2) Acceleration: When the electric field changes direction, the electron turns around and accelerates back towards the parent ion, gaining a substantial amount of kinetic energy in the process.

3) Recombination: If the electron recombines with the parent ion, the excess amount of kinetic energy is released as a single high-energy photon (usually in the VUV to soft x-ray region, depending on the laser). This burst possesses attosecond time signatures.

This process occurs every half-cycle of your driving laser, meaning a linearly-polarized, multi-cycle pulse will generate an attosecond pulse train, with the spectrum of this output showing discrete, odd-order high harmonics of the incident laser pulse energy (which makes sense if you think about the Fourier transform of a train of closely-separated ultrashort pulses).

Experimentally, it may be more useful to use isolated attosecond pulses. To generate only one attosecond pulse instead of a train of closely-separated pulses, one of several different types of optical gating can be used.
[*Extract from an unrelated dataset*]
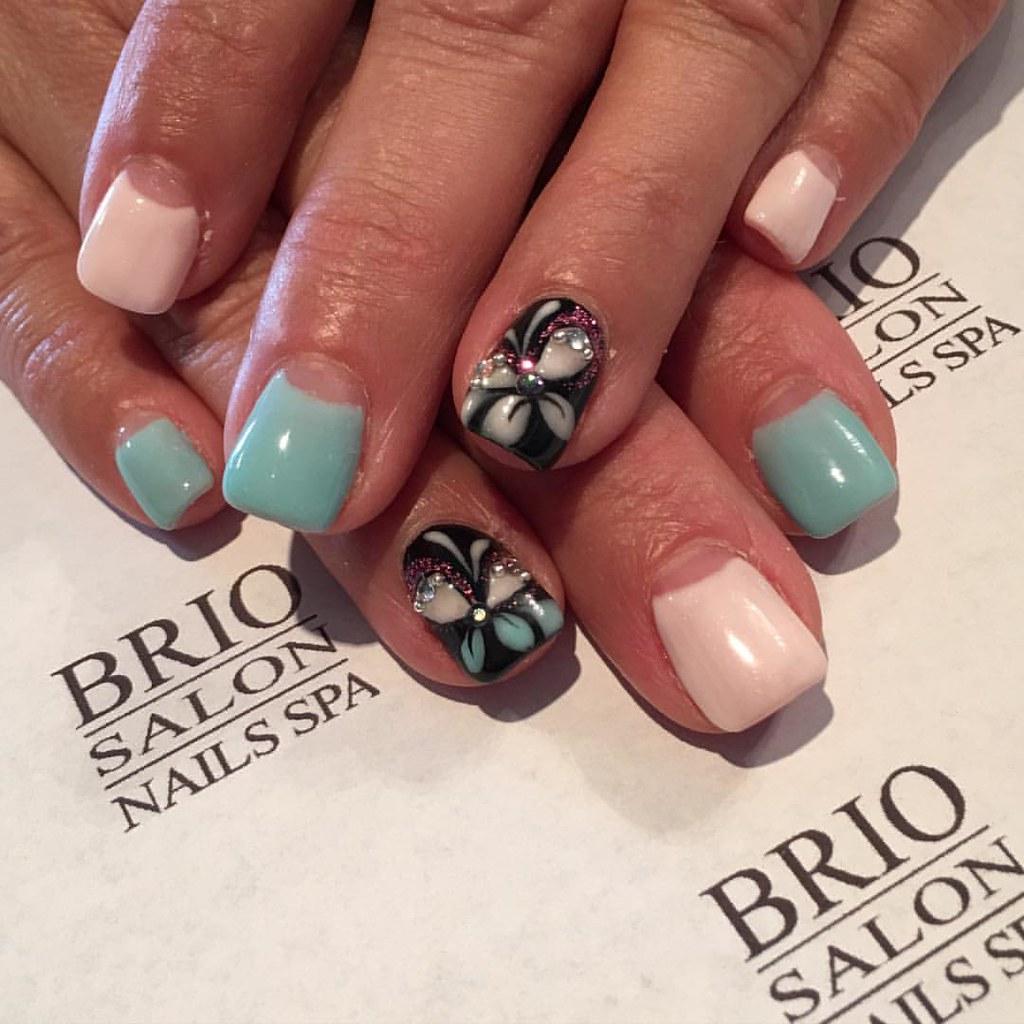 Beth\'s @briospa #nails #naildesigns #nailart #designs #nai… | Flickr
In general, this can be done by modifying any of the steps in the "three step model" above:

1) Ionization: Under ionization gating, a single field maximum of the driving laser pulse is responsible for ionizing a substantial portion of the atoms in the interaction region. While these electrons can be accelerated and recombined to generate an attosecond pulse, there are either a) no more electrons for the following driving laser cycles to ionize because the target has been depleted or b) no longer appropriate phase matching conditions because of the plasma created by the pulse. This effectively results in the production of a single attosecond pulse. 

2) Acceleration: Under amplitude gating, the strongest field maximum of the driving laser pulse accelerates the photoionized electrons the hardest, leading to the generation of the highest-energy photons out of all the laser cycles. By filtering out the spectral components below the cutoff generated by the next strongest field maximum, it is ensured that the remaining spectrum all originated from the same attosecond burst. This effectively results in the production of a single attosecond pulse.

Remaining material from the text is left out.